— Task brief —
Repeat the records word for word, starting at the very beginning and continuing up to and including the line containing "2.80 metres".

— Records taken from a collection —
(begin)

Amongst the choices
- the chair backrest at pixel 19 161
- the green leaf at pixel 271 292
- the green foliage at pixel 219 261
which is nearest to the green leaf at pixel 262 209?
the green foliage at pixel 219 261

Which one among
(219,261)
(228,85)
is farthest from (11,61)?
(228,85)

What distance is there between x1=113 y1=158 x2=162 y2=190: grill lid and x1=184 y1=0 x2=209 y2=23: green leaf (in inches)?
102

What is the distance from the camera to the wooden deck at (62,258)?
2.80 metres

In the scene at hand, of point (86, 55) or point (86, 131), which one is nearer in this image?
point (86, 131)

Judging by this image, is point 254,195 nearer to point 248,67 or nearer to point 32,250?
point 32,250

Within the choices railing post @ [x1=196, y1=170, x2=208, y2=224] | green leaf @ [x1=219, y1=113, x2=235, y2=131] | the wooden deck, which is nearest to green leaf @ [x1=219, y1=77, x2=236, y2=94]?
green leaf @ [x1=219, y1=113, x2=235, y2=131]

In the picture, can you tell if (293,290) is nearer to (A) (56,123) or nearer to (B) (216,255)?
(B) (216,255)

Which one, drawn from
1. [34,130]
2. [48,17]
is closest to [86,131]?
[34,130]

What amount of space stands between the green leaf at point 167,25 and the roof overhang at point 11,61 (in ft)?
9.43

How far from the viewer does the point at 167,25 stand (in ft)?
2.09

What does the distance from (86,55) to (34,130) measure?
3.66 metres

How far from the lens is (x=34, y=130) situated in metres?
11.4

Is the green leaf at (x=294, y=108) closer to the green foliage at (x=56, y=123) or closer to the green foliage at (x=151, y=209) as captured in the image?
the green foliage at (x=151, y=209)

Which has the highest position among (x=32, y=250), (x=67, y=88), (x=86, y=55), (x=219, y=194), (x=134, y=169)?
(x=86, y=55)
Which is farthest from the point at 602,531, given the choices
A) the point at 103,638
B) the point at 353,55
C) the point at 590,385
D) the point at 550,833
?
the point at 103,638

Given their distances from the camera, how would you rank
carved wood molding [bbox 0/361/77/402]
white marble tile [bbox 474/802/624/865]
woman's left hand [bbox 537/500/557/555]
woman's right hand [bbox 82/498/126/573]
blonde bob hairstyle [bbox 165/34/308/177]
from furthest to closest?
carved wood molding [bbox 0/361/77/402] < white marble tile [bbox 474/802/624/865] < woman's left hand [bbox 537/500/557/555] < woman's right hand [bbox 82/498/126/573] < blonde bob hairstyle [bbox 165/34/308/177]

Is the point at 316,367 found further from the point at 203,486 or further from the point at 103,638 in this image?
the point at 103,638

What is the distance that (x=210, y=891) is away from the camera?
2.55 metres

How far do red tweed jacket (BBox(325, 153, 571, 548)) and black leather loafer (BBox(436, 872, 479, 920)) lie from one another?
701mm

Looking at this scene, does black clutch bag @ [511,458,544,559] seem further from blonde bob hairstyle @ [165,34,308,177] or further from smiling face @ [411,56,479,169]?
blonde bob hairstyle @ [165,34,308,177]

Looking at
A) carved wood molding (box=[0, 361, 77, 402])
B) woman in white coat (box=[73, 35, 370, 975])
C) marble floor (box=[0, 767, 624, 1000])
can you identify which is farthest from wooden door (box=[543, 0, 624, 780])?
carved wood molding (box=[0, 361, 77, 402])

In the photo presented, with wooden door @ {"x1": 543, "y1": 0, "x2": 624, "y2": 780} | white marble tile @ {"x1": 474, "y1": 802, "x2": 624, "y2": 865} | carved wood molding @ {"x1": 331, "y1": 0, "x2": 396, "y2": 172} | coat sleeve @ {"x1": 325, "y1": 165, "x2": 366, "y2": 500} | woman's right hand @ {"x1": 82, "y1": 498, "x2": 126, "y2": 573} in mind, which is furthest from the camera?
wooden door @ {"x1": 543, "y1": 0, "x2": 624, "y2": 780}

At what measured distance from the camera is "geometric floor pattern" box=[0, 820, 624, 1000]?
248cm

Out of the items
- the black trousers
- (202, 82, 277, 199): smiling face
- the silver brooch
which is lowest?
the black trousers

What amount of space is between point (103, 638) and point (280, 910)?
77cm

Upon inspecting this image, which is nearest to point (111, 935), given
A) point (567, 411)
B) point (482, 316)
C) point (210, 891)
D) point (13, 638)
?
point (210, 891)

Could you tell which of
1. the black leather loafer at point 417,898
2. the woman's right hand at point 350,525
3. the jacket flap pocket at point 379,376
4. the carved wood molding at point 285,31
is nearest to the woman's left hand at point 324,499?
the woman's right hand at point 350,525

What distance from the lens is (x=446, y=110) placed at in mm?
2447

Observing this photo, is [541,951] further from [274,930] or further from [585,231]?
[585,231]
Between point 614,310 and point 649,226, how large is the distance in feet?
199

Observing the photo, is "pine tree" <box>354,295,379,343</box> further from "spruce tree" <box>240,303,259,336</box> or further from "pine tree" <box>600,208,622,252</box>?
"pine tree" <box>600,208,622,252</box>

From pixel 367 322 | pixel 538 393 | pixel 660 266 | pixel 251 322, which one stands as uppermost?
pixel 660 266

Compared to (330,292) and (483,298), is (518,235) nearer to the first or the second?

(end)

— Solved problem —
Amongst the choices
- the chair backrest at pixel 19 161
- the green leaf at pixel 271 292
- the green foliage at pixel 219 261
which is nearest to the green leaf at pixel 262 209?
the green foliage at pixel 219 261

Which one among
(219,261)
(228,85)
is farthest from (11,61)?
(228,85)

What distance is there between x1=113 y1=158 x2=162 y2=190: grill lid and x1=184 y1=0 x2=209 y2=23: green leaf (in inches)?
102

What is the distance from the camera to the wooden deck at (62,258)?
2.80 metres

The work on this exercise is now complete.